Gonzaga: Looming famine

Gonzaga: Looming famine

THE Philippines now consists of a population of 110 million whilst Negros Occidental in the 2015 census has 2.5 million people while Bacolod City has 562,000. With a projected population of four million for the whole province in 2020, there is a real basis to be concerned about our local government’s capability to address the specter of food shortage.

Right now, with billions of government funds released for emergency food needs and relief of the poor, the problem of hunger may not be real to many. But what will happen when the national government runs out of cash? Print money and bring about hyperinflation?

Experts estimate that this pandemic will last at least two years, with a more devastating second wave. Interestingly prophets I am following, an Indian and two Americans have been prophesying about the deadly virus to hit the world, the second one to come more deadly than the first since 2019. The issue is, soon food will run out, the supply chain has been cut and we aren’t producing enough. Key actors have a lot of rethinking and planning to do.

Famine looms. What is our proactive response?

Our elder, national artist and columnist writer Frank Sionil Jose said, “we must now plant, plant, plant... Although it’s totally different, the enforced quarantine imposed by the pandemic brings back memories of the Japanese Occupation. We were a mere 24 million then—we are now 110 million. “

Truly, what hit us globally is like a world war. That things are not going to be like in pre-Covid-19 is becoming clear to all. Clearly, we are crossing into a new era.

Negros Occidental and Bacolod must, in the wake of warding off the pandemic, create a Food Security Commission, that will comprise key actors not only from government but from the private sector-- practitioners of natural farming, big landholders, business, agri-preneurs, mass media communicators, et.al.

Negros cannot afford to have a repeat of the hunger problem in the 1980s whence, the picture of the skeletal child of the Dumaan became iconic and identified with Sugarlandia.

If there is no turning back, then what?

I write with Negros, in near-future view, and in this column, I am making this clarion call for radical and proactive measures to address very probable hunger problem. One thing good with our province nearly three decades after the hunger problem of the mid-1980s is that we have attained a certain degree of diversification.
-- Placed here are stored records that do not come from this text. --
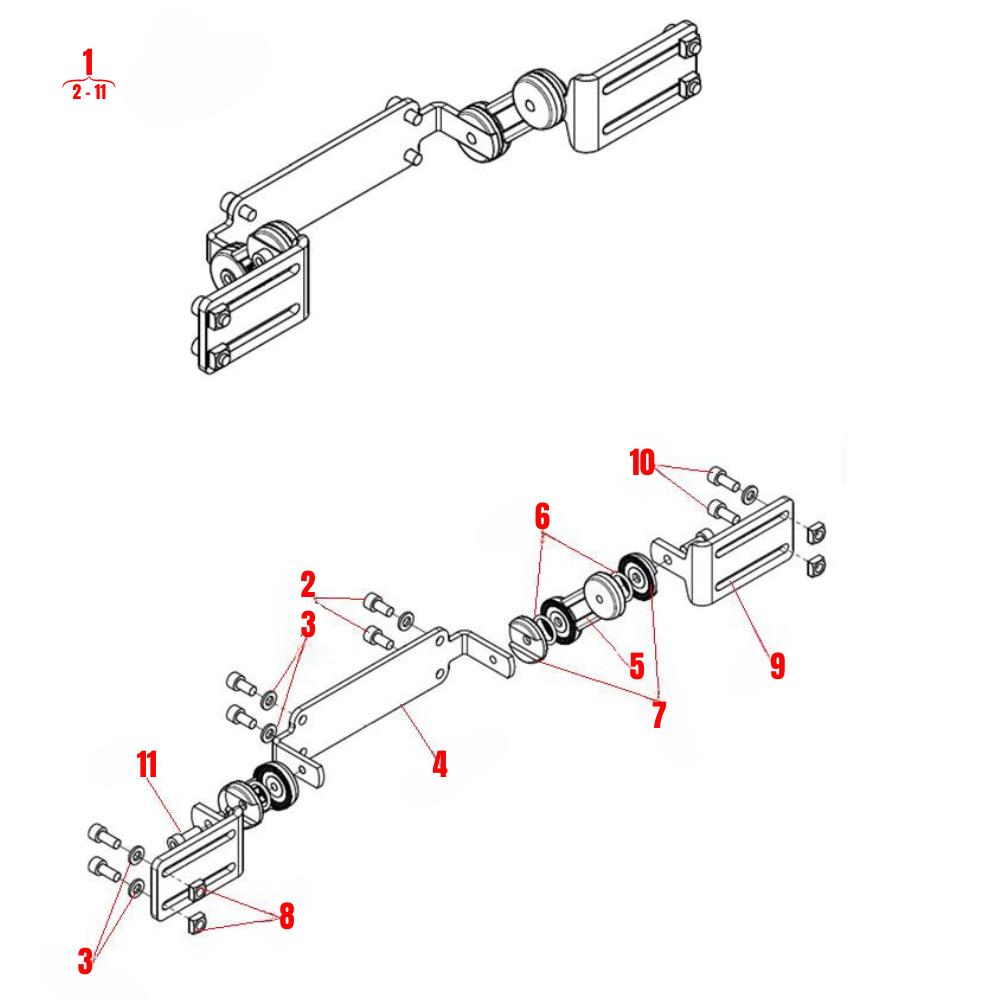 1
2 - 11

10
6
2
3
5
9
7
4
11
8
3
Thanks to the focused, persistent, loud cry of former Governor Daniel “BItay” Lacson for diversification through foundations he helped established. The pressing hunger problem and children dying of malnutrition then was effectively addressed.

Remember the 60-30-10 model for land use program? That was Bitay Lacson’s cry even before he became governor; reduce sugarcane plantation to 60 percent, plant 30 percent to high-value crop, and 10 percent of the land, share for food security production of the sugarcane workers. The said model was Bitay Lacson’s call for the planters to address the hunger problem in Negros from 1983-1986, before the passage of the Comprehensive Agrarian Reform Program.

I suggest we follow a revised version, 65-35-5: 65 percent be retained for sugarcane cultivation, 35 percent for high value food crops, and five percent “karuruton” (rootcrops, green leafy vegetables) for farm workers.

Today, we call on another Lacson, Governor Bong, to take heed of the hunger problem looming over the province, especially the dumaan in the haciendas, the sacada/pangayaws, marginal fisherfolk communities in the coastal areas, and the kaingeros (yes, they persist to this day though they do it in a clandestine form). We need a Post-Covid-19 life plan program for Negros.